• ACTIVITY
Once the pictures are set aside, retype the remaining entries exactly.

· · ·

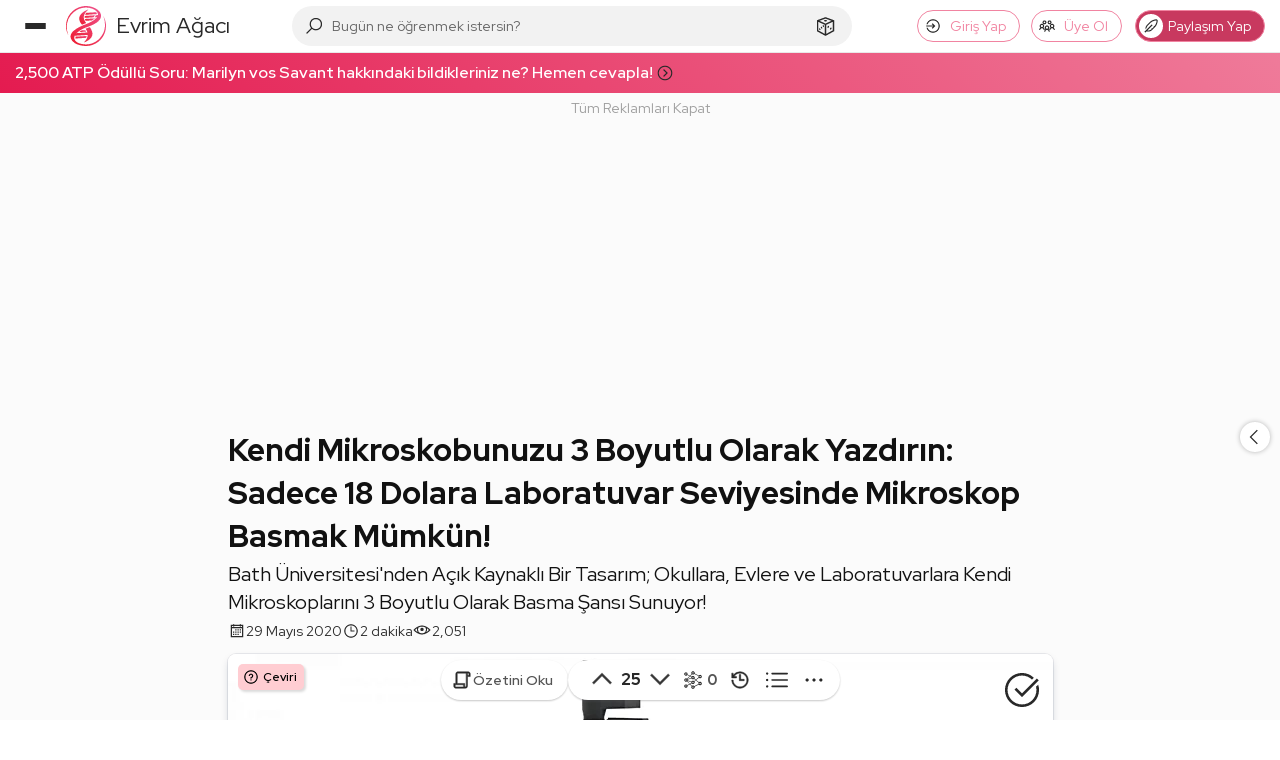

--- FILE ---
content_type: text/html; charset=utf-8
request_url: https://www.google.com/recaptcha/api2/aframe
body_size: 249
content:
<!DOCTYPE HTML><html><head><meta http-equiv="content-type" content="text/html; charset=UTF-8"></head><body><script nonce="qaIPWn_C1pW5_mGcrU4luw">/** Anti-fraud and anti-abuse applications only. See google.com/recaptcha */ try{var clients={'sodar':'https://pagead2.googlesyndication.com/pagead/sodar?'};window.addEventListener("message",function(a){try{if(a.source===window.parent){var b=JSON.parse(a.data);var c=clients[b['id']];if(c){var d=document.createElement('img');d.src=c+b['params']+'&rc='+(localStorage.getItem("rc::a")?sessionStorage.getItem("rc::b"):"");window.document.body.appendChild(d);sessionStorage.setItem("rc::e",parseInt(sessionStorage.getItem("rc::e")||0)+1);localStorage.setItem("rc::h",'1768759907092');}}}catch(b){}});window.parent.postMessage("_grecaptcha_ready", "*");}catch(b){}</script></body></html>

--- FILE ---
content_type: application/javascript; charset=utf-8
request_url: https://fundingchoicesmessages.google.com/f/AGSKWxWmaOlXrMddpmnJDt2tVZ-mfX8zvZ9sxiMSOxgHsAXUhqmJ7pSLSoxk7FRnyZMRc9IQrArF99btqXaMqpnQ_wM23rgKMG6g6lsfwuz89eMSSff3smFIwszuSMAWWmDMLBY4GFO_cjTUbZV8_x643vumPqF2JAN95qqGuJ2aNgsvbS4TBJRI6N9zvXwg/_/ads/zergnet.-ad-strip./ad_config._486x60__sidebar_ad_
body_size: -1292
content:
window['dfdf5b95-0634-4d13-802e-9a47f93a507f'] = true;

· · ·

• SOLUTION TO THE PROBLEM
--- FILE ---
content_type: text/html; charset=utf-8
request_url: https://www.google.com/recaptcha/api2/aframe
body_size: 249
content:
<!DOCTYPE HTML><html><head><meta http-equiv="content-type" content="text/html; charset=UTF-8"></head><body><script nonce="qaIPWn_C1pW5_mGcrU4luw">/** Anti-fraud and anti-abuse applications only. See google.com/recaptcha */ try{var clients={'sodar':'https://pagead2.googlesyndication.com/pagead/sodar?'};window.addEventListener("message",function(a){try{if(a.source===window.parent){var b=JSON.parse(a.data);var c=clients[b['id']];if(c){var d=document.createElement('img');d.src=c+b['params']+'&rc='+(localStorage.getItem("rc::a")?sessionStorage.getItem("rc::b"):"");window.document.body.appendChild(d);sessionStorage.setItem("rc::e",parseInt(sessionStorage.getItem("rc::e")||0)+1);localStorage.setItem("rc::h",'1768759907092');}}}catch(b){}});window.parent.postMessage("_grecaptcha_ready", "*");}catch(b){}</script></body></html>

--- FILE ---
content_type: application/javascript; charset=utf-8
request_url: https://fundingchoicesmessages.google.com/f/AGSKWxWmaOlXrMddpmnJDt2tVZ-mfX8zvZ9sxiMSOxgHsAXUhqmJ7pSLSoxk7FRnyZMRc9IQrArF99btqXaMqpnQ_wM23rgKMG6g6lsfwuz89eMSSff3smFIwszuSMAWWmDMLBY4GFO_cjTUbZV8_x643vumPqF2JAN95qqGuJ2aNgsvbS4TBJRI6N9zvXwg/_/ads/zergnet.-ad-strip./ad_config._486x60__sidebar_ad_
body_size: -1292
content:
window['dfdf5b95-0634-4d13-802e-9a47f93a507f'] = true;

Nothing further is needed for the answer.